Copy out the lines word for word, beginning with the line that contains "What sequence results when" and continuing through the final line of the items below.

[Spatial question items]
▼▼▼
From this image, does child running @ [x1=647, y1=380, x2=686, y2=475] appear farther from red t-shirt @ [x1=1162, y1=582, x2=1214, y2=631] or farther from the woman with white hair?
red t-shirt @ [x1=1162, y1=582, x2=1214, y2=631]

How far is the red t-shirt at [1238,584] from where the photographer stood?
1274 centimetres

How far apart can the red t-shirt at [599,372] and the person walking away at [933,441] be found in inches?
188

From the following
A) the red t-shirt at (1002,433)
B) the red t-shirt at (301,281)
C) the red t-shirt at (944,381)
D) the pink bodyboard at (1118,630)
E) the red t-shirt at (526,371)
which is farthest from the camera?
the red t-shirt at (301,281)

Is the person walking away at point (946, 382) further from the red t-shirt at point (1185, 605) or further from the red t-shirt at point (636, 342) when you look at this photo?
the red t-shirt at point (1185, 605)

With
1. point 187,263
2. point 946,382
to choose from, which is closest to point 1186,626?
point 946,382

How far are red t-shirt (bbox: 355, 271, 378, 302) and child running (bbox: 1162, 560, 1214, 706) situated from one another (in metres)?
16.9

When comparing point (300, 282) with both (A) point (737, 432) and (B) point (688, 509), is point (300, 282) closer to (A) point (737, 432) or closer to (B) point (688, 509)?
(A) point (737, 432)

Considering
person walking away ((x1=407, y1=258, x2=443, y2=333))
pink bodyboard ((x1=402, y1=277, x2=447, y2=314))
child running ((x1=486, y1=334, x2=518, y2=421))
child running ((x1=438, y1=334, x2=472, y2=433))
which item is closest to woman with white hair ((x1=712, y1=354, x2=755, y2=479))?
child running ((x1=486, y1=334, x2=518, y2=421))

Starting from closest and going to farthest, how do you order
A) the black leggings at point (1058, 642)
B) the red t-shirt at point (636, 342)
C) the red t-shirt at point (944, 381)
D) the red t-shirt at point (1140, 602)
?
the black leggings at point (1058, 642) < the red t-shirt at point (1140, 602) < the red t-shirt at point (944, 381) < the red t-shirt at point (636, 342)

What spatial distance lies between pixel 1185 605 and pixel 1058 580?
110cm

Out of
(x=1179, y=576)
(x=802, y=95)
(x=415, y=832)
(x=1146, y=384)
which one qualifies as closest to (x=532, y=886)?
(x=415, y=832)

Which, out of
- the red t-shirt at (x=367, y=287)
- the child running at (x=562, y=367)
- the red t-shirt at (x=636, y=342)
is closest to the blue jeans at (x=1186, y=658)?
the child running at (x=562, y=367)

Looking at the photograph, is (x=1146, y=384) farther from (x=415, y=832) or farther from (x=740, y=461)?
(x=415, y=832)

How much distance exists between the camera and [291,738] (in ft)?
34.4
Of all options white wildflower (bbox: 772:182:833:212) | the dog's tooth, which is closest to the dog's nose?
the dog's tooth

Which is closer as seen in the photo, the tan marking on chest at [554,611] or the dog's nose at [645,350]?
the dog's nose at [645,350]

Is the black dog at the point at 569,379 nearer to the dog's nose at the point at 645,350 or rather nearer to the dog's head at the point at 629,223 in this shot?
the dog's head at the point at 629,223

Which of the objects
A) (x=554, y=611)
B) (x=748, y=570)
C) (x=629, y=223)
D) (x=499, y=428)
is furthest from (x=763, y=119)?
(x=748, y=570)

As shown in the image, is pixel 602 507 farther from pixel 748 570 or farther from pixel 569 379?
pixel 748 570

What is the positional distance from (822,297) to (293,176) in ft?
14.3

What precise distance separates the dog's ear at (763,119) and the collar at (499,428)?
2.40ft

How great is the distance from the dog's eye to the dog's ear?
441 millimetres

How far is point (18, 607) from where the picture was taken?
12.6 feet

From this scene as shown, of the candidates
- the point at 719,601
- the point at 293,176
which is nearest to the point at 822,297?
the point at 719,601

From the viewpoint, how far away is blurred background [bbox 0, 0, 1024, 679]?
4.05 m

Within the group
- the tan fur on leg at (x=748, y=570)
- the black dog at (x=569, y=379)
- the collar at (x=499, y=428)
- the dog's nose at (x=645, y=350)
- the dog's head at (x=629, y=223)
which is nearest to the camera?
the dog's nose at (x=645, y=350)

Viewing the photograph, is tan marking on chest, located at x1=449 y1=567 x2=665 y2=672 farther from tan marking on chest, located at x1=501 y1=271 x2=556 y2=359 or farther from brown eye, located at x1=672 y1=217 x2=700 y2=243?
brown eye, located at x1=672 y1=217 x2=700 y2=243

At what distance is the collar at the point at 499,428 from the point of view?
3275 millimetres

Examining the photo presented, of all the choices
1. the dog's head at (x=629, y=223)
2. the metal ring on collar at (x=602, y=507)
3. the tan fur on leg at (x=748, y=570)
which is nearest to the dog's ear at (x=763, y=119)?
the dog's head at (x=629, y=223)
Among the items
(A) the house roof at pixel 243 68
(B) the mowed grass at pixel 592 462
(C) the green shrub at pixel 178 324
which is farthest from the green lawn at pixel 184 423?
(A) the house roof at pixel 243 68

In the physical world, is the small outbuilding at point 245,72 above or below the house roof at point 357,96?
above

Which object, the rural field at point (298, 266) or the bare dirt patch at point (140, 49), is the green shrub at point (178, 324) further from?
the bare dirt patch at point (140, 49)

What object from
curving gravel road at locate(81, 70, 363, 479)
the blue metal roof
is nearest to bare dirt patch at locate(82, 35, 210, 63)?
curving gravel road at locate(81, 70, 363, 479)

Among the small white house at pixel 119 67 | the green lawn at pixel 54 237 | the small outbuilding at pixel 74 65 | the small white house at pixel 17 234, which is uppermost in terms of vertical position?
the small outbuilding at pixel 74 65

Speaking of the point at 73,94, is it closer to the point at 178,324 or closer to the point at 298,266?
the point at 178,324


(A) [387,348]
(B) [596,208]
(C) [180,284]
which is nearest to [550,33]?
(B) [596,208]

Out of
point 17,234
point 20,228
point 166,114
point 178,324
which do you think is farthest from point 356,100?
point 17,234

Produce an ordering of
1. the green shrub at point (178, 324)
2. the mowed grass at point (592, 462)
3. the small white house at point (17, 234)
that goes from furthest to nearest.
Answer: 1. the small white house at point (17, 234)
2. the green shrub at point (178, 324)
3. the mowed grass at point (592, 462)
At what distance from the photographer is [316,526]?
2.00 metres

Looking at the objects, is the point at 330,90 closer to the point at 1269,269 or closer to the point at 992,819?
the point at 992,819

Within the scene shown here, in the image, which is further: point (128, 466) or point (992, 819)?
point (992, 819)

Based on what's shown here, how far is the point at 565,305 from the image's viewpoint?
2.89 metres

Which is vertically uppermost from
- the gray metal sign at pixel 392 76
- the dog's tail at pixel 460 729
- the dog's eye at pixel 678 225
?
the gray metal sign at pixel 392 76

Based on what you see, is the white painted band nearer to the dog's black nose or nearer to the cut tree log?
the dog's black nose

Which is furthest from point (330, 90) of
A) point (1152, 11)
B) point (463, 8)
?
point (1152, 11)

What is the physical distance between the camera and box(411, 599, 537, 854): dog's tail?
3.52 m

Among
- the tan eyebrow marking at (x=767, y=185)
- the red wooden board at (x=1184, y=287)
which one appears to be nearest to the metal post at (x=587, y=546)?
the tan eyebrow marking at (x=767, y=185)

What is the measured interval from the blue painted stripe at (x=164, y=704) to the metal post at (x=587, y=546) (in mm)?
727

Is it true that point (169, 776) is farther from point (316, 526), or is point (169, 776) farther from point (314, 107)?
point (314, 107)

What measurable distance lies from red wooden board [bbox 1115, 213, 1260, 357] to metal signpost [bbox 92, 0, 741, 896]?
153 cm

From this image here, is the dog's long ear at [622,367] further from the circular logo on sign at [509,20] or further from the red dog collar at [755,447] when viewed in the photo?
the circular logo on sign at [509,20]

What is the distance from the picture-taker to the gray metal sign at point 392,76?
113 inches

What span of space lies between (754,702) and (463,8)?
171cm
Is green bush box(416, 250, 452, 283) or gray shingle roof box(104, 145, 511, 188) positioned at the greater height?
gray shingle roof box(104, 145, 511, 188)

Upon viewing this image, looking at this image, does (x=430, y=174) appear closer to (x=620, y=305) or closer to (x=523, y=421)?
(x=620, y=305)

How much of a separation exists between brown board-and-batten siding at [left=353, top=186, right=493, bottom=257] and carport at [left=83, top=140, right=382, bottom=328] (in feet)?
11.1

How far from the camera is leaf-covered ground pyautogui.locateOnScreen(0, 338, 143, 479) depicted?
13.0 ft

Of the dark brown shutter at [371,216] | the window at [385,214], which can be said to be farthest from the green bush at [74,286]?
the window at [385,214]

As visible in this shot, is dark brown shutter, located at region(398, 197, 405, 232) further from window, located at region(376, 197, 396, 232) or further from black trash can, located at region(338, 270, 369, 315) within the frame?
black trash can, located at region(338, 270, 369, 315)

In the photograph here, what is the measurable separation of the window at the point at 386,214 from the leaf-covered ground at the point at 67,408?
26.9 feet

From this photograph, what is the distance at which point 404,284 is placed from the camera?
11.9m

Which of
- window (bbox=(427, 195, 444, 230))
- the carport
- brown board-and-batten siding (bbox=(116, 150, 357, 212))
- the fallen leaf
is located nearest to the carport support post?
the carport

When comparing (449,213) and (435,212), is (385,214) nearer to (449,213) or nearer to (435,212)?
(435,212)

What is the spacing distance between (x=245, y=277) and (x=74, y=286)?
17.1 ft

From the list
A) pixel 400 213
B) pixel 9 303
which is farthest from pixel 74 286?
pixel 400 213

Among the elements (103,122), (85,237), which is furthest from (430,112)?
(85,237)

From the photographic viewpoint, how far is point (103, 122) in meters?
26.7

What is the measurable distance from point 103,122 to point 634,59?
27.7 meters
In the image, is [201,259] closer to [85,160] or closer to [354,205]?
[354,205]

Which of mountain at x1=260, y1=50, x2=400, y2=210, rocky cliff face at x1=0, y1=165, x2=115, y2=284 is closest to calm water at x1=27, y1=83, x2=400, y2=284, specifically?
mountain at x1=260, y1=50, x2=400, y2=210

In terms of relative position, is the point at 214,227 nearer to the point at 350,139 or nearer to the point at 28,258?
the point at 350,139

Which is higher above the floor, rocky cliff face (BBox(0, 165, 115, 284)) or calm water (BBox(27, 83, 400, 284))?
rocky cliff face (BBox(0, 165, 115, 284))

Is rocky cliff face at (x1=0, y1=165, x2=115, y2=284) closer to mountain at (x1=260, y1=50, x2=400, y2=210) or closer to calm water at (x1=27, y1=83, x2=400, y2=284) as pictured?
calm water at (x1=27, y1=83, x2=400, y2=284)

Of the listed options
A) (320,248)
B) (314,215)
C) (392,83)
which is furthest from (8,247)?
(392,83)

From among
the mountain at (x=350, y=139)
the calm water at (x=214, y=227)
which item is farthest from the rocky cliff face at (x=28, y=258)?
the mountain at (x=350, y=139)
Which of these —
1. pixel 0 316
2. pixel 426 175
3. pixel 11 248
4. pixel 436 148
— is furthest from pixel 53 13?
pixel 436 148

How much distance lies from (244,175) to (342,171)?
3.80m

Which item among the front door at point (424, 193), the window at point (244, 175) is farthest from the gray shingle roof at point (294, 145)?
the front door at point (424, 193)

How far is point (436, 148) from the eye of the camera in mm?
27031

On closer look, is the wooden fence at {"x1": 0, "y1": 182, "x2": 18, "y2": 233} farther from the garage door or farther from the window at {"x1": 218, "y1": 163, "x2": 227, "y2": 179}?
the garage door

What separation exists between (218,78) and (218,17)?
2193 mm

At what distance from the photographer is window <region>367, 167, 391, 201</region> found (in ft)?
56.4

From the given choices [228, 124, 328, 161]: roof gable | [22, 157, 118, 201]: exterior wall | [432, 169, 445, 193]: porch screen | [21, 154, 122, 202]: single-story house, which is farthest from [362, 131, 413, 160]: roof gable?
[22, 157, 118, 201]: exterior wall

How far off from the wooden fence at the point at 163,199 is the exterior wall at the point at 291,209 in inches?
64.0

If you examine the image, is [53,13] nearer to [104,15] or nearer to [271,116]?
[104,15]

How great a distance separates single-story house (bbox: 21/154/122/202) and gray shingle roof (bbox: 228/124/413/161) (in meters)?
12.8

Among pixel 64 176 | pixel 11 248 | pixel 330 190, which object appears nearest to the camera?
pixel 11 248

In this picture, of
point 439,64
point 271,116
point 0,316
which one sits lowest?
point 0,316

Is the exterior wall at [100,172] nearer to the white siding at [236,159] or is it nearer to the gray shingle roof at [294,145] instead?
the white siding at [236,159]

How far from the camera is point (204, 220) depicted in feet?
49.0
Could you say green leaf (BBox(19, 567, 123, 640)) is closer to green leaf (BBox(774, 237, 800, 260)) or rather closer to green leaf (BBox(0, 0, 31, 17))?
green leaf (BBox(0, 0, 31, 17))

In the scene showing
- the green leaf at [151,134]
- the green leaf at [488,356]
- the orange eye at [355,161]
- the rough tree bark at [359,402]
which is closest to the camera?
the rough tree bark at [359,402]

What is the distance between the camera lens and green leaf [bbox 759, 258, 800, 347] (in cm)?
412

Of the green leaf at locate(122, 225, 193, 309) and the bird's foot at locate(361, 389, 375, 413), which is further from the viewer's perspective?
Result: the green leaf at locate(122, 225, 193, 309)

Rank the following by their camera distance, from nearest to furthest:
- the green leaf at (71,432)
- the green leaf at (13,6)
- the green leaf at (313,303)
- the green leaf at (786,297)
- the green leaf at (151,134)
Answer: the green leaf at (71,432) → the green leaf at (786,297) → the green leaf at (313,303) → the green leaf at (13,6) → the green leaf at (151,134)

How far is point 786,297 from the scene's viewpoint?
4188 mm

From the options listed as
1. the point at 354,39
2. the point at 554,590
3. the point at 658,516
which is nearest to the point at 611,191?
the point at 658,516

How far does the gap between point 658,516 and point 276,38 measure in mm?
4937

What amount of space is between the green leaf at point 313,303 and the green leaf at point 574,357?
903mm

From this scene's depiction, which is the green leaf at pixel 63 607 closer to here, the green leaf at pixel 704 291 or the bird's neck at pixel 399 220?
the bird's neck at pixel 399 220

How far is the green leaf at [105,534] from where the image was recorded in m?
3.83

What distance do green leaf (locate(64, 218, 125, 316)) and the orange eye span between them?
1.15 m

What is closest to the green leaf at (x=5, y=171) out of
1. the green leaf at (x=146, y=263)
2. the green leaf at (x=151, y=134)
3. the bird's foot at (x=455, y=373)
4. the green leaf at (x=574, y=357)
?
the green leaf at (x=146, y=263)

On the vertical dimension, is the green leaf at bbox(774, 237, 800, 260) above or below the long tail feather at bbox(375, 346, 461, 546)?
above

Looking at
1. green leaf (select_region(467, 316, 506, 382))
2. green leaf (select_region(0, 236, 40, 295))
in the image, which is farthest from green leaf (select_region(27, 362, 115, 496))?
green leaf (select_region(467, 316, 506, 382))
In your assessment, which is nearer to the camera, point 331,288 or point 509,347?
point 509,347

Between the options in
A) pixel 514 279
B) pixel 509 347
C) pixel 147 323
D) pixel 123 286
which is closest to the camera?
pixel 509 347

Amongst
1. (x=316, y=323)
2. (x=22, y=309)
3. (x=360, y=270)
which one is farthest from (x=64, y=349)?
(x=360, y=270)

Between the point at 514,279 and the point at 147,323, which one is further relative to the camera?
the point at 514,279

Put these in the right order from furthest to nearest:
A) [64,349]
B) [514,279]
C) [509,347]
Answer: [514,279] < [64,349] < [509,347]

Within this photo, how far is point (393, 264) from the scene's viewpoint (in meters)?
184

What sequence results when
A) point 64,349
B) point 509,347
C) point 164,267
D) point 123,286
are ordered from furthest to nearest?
▲▲▲
Solution for this problem ▸
What sequence results when
A) point 64,349
B) point 509,347
C) point 164,267
D) point 123,286
are ordered from furthest to nearest?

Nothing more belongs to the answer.